**Seitentext**

Guten Tag
Ich bin Sozialarbeiterin in Ausbildung. Im Rahmen der Sozialberatung stellt sich mir die folgende Frage:
Der Klient (ganze IV-Rente und Hilflosenentschädigung schwer aufgrund von Demenz) ist verheiratet und ist Bauer und Hofbesitzer. Er wohnt mit seiner Frau auf dem Hof. Da er dement ist, arbeitet er seit einem Jahr nicht mehr auf dem Hof, sondern nur noch seine Ehefrau. Durch seine Erkrankung hat er im vorletzten Jahr sehr unwirtschaftlich gearbeitet und hat so ca. 500'000 Fr. Schulden angehäuft. Nun möchten er und seine Frau den Hof abgeben, da sie den Hof nicht mehr alleine unterhalten kann. Sie möchten den Hof an ihren Sohn abgeben, damit sie weiterhin auf dem Hof wohnen könnten.
Der Finanzberater der Familie hat einen Kaufvertrag aufgesetzt, in dem der Sohn den Hof zum Ertragswert (440'000) inkl. Schulden (500'000) übernehmen würde. Würde man den Hof regulär verkaufen könnte man ca. 1,6 Mio erzielen, schätzt der Finanzberater.
Da das Ehepaar von der Rente des Mannes lebt und die Frau ihn pflegt und nicht arbeiten kann, müssen die beiden sich für Ergänzungsleistungen anmelden.
Frage: Hat das Ehepaar, wenn die Hofübergabe wie vom Finanzberater geplant über die Bühne geht, auf Vermögen verzichtet (im Verständnis der Ausgleichskasse)? Sprich, wird das Ehepaar Nachteile haben, wenn die Hofübergabe so abgewickelt wird?
Besten Dank!
Frage beantwortet am
Peter Mösch Payot
Expert*in Sozialversicherungsrecht
Sehr geehrte Frau Schödler
Gerne gebe ich Ihnen eine Antwort. Diese ist nicht ganz einfach:
Von einem Vermögensverzicht, der dann wieder den anrechenbaren Einnahmen anteilmässig zugerechnet wird (vgl. Art. 11 Abs. 1 lit. g ELG) geht die EL unter anderem aus, wenn gemischte Schenkungen gemacht werden. Wenn also Sachwerte oder auch Liegenschaften unter dem erzielbaren Wert weitergegeben werden.

**Daten zur Prüfung**

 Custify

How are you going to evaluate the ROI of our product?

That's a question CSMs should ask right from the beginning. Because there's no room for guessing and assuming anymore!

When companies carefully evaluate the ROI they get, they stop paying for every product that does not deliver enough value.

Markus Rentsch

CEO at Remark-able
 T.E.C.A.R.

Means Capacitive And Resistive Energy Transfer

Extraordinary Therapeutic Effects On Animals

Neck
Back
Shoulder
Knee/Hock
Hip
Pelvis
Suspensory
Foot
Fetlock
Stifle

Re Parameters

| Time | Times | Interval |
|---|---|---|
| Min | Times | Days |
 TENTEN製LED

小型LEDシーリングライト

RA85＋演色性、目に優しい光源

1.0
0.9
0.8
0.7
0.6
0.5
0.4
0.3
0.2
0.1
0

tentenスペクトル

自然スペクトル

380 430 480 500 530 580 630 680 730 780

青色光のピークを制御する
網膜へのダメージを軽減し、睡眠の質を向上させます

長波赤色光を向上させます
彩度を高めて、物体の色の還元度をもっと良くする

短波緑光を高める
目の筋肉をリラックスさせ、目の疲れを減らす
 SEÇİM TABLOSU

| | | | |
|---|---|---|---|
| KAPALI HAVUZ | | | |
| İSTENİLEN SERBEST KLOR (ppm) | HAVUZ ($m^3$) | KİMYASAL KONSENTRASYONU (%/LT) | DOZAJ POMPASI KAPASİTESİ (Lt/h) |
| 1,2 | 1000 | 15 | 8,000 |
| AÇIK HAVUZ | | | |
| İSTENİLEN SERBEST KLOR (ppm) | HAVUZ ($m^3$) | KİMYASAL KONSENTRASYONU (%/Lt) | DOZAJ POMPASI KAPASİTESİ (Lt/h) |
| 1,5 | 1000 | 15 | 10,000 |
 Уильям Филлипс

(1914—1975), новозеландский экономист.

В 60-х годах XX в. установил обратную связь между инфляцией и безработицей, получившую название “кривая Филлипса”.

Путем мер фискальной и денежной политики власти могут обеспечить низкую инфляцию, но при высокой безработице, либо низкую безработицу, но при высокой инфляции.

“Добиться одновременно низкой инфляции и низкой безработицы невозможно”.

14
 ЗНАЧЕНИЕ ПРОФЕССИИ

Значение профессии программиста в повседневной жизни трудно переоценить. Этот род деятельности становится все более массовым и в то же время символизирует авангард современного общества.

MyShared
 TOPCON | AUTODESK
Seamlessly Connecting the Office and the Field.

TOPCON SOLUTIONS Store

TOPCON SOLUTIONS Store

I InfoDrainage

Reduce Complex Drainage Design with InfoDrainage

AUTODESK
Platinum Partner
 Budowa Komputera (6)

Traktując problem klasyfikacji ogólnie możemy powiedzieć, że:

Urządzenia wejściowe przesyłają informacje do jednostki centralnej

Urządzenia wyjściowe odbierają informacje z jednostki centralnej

**Aufgabe 1**
Erklären Sie in ein bis drei Sätzen, warum sich das Ehepaar laut Seitentext für Ergänzungsleistungen anmelden muss.
**Aufgabe 2**
Nennen Sie alle Geldbeträge, die im Seitentext vorkommen, jeweils mit dem, wofür sie stehen.
**Aufgabe 3**
Führen Sie den Seitentext über die Hofübergabe im Anschluss an seinen letzten Satz weiter.
Die Auflistung ist eigenständiges Material und gehört nicht zum Seitentext.

**Erwartete Antwort 1**
Das Ehepaar lebt von der Rente des Mannes. Die Frau pflegt ihn und kann deshalb nicht arbeiten.

**Erwartete Antwort 2**
- ca. 500'000 Fr.: die angehäuften Schulden
- 440'000: der Ertragswert, zu dem der Sohn den Hof übernehmen würde
- ca. 1,6 Mio: der geschätzte Erlös bei einem regulären Verkauf des Hofs

**Erwartete Antwort 3**
Im Einzelnen gilt bei einer Veräusserung einer Liegenschaft Folgendes (vgl. Rz. 3483.02 ff. WEL, Stand 1.1.2017):
3483.02 Bei der Veräusserung einer Liegenschaft ist zur Prüfung, ob ein Verzicht vorliegt, der Verkehrswert (Marktwert) ausschlaggebend. Dieser gelangt nur dann nicht zur Anwendung, wenn von Gesetzes wegen ein Rechtsanspruch auf den Erwerb zu einem tieferen Wert besteht (Vgl. Art. 17 Abs.5 und 6 ELV). Anstelle des Verkehrswerts können die Kantone auch auf den Repartitionswert abstellen (was aber im Kanton Schwyz nicht geschehen ist, vgl. Gesetz zu Ergänzungsleistungen zur AHV Kt. Schwyz).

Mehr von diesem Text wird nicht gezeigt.